Tet Holiday - Tiger Year

I was very privileged to again spend Tet with Bao's family. They are always so welcoming of me. When I discussed this with Bao, he told me that even though they have now lived in HCM City for so long, their most significant friends are elsewhere, and they do not have close family to visit. At Tet I am their honoured guest. So much so that this year I've been included in the family portrait which now sits on the wall in their home.

Bao and I returned to HCM City on the last day of the Buffalo Year. We again visited the Flower Festival in Nguyen Hue Street in District 1 and waited for the fireworks at midnight before tackling the traffic to drive back to Binh Thanh District. In Bao's view the quality of the flower festival has gone down over the last couple of years. Major storms and typhoons in the months leading up to Tet destroyed many of the flower crops, and increased demand in the market by both city authorities and private consumers.

We spent part of first day at home, but also took a ride around a much quieter city, and stopped to watch one of the most famous dragon dance troupes in HCM City perform.


After exchanging li xi we headed out to visit some pagodas in the late afternoon. However, the big mission of visiting pagodas was scheduled to start at 4am the next morning. We joined a cavalcade of buses (at least 15) to travel to 10 pagodas. A few were in HCM City but most were outside the city on the road back to - guess where?! Vung Tau, hahaha. We came as far as Long Hai, where we had lunch and could look across the sea to see Small Mountain in the distance.

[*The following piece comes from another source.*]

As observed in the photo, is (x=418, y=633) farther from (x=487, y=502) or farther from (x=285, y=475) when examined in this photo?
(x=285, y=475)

The temples were all very different. Some very large and well-endowed. One which is a major learning centre, not just for monks in Vietnam, but from around the Buddhist world. Some were very poor but still active in community work and supporting children without families. These children live and study at the pagoda as novices and have the option of joining the fraternity when they are 18 or going out into the larger world to work. During the trip money was raised for these pagodas.

It was a very long day, and although I am grateful for the experience - plus have now completed the Nguyen family commitment of visiting 10 temples each Tet - I don't think I will do it again, or at least not until I have become more competent in speaking Vietnamese. During the day in which we encountered thousands of visitors - we were not the only cavalcade involved in this significant pursuit - I saw just one other foreigner!

Bao Loc
For the remainder of the Tet holiday, before I had to return to work, we planned a motor cycle trip to go to Cat Tien National Park in the foothills towards Dalat. We were discouraged, though, when we arrived at the park headquarters to find that there are two price scales for accommodation and just about everything else, and that because he was with me Bao would be subjected to the same exorbitant prices as I would be forced to pay as a foreigner. In most places I've been to in Vietnam over the last 18 months this practice has been abandoned, but the management here were insistent. Bao was so disgusted that he refused to look at any part of the park.

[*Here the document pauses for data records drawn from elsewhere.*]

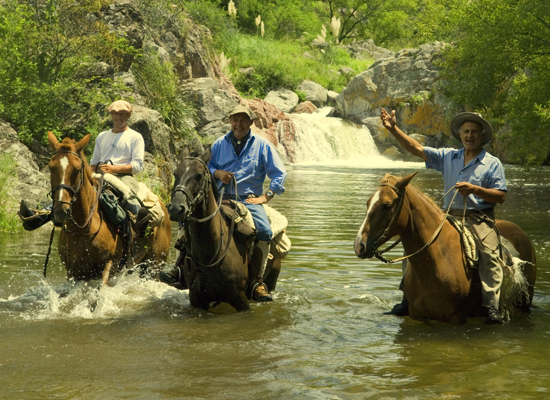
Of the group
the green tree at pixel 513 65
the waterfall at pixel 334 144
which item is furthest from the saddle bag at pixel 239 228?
the waterfall at pixel 334 144

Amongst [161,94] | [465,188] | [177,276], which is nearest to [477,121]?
[465,188]

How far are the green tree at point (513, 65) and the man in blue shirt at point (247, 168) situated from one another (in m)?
11.2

So we came up with a plan B, of continuing on the highway towards Dalat and staying at Bao Loc, the tea and coffee growing town which is on the first plateau of the mountain range (see blog about Michele, Chaska and Killki visit). The main tourist attraction here is Dambri Falls,which Bao remembers from a previous visit as being a natural and quiet place, but which is now so heavily developed, beautified and concreted over that we were very disappointed. We also took a bit of a sidetrip to a minority village and interesting pagoda community. We also stopped off a large temple, before returning to taste and buy some excellent local coffee in the town.

Arriving in Bao Loc we had no knowledge of where to stay, though we could see plenty of hotels and guest houses. We decided to ride into the market area where we saw a number of nha nghi, guest houses. We chose one and discovered that in an equally random way it had been selected by another Australian visitor, who was on his way south but had stopped in Bao Loc to meet a girl (and her boyfriend) with whom he had been communicating over the Internet for some months. What a small world!

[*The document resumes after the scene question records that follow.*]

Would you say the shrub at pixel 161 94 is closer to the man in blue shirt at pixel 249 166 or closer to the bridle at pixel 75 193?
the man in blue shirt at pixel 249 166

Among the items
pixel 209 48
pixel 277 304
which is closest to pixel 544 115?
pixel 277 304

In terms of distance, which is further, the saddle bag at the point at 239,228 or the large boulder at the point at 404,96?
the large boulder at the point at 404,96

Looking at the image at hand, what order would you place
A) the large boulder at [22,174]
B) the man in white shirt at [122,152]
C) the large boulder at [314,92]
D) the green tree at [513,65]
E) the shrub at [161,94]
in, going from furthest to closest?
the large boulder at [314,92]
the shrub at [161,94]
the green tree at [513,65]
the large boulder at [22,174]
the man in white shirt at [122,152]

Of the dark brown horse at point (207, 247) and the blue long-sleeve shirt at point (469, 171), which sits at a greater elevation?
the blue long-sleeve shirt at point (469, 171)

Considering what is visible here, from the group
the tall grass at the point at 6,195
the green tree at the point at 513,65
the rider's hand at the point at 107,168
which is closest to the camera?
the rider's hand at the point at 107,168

During this trip we arranged to meet up with one of the guys we had shared the ardours of climbing Nui Ba Den with. He works in the area and was on his way back from his family home to the town he was currently working in, and stopped off to spend the night with us, before sharing part of the journey back to HCM City. During the journey back I also finally got the chance to look more closely at something that has caught my attention every time I've passed through the town of Dinh Quan - the Buddha built on one of the massive granite boulders around which the town is built.